### PROMPT
Only the words of the entries are wanted, repeated exactly and without images.

(Beginning of DATA SHOWN)

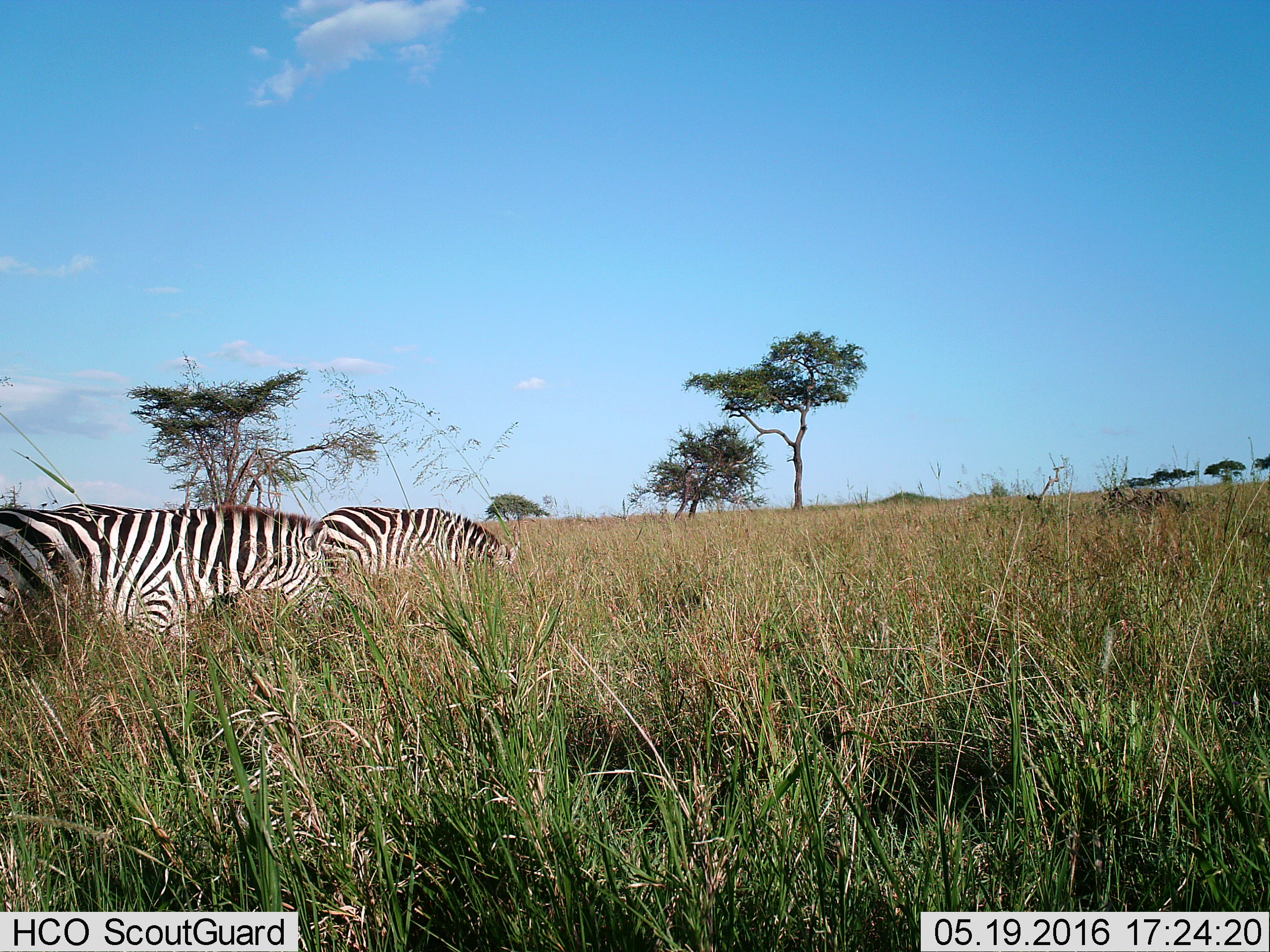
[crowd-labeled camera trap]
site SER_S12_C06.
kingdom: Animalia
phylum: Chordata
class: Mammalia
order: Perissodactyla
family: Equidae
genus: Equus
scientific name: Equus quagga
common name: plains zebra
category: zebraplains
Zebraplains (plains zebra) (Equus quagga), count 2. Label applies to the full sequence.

(End of DATA SHOWN)

### RESPONSE TO THIS TASK
[crowd-labeled camera trap]
site SER_S12_C06.
kingdom: Animalia
phylum: Chordata
class: Mammalia
order: Perissodactyla
family: Equidae
genus: Equus
scientific name: Equus quagga
common name: plains zebra
category: zebraplains
Zebraplains (plains zebra) (Equus quagga), count 2. Label applies to the full sequence.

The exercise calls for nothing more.